We opposite ones, however, who have opened our eye and conscience to the question how and where the plant ‘man’ has hitherto grown most vigorously, believe that this has always taken place under the opposite conditions, that for this end the dangerousness of his situation had to be increased enormously, his inventive faculty and dissembling power (his ‘spirit’) had to develop into subtlety and daring under long oppression and compulsion, and his Will to Life had to be increased to the unconditioned Will to Power, we believe that severity, violence, slavery, danger in the street and in the heart, secrecy, stoicism, tempters art and devilry of every kind, that everything wicked, terrible, tyrannical, predatory, and serpentine in man, serves as well for the elevation of the human species as its opposite, we do not even say enough when we only say this much, and in any case we find ourselves here, both with our speech and our silence, at the other extreme of all modern ideology and gregarious desirability, as their antipodes perhaps?
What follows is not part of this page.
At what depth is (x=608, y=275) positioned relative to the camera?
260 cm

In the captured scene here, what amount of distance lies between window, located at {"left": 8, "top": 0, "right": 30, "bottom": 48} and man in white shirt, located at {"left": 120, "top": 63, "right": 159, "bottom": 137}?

What wonder that we free spirits are not exactly the most communicative spirits?


Having been at home, or at least guest, in many realms of the spirit, having escaped again and again from the gloomy, agreeable nooks in which preferences and prejudices, youth, origin, the accident of men and books, or even the weariness of travel seem to confine us, full of malice against the seductions of dependency which he concealed in honours, money, positions, or exaltation of the senses, grateful even for distress and the vicissitudes of illness, because they always free us from some rule, and ‘prejudice’, grateful to the God, devil, sheep, and worm in us, inquisitive to a fault, investigators to the point of cruelty, with unhesitating fingers for the intangible, with teeth and stomach for the most indigestible, ready for any business that requires sagacity and acute senses, ready for every adventure, owing to an excess of ‘free will’, with anterior and posterior souls, into the ultimate intentions of which it is difficult to pry, with foregrounds and backgrounds to the end of which no foot may run, hidden ones under the mantles of light, appropriators, although we resemble heirs and spendthrifts, arrangers & collectors from morning till night, misers of our wealth and full-crammed drawers, economical in learning and forgetting, inventive in scheming, sometimes proud of tables of categories, sometimes pedants, sometimes night owls of work even in full day, yeah, if necessary, even scarecrows – and it is necessary nowadays, that is to say, inasmuch as we are the born, sworn, jealous friends of SOLITUDE, of our own profoundest midnight and midday solitude – such kind of men are we, free spirits! And perhaps we are also something of the same kind, ye coming ones? Ye NEW philosophers?

Friedrich Neitzche

THAT is being free spirited.

Beyond Good and Evil

Considered a essential work for anyone interested in philosophy.

Though he famously dismisses Christianity as a slave morality, his bigger questions are: What are values as such? How do we come by them? How do they show up in our behavior, and our science, our art, and in the way we do philosophy itself. Which values might we get beyond and no longer believe in, and what might we replace them with?

Such questions have been asked by many philosopher’s, but Nietzshe takes things a lot further: Is suffering really bad? Is compassion really good? Is self-denial a form of seeking power? Is seeking power bad? Is truth good? Are truths always a kind of error?

The book is also about human possibility and potential. When we go beyond morality and modernity, where does that leave the individual? We’ll find out why why Nietzsche’s philosophy of the ‘will to power’ might fuel success, yet also be dangerous if in the wrong hands.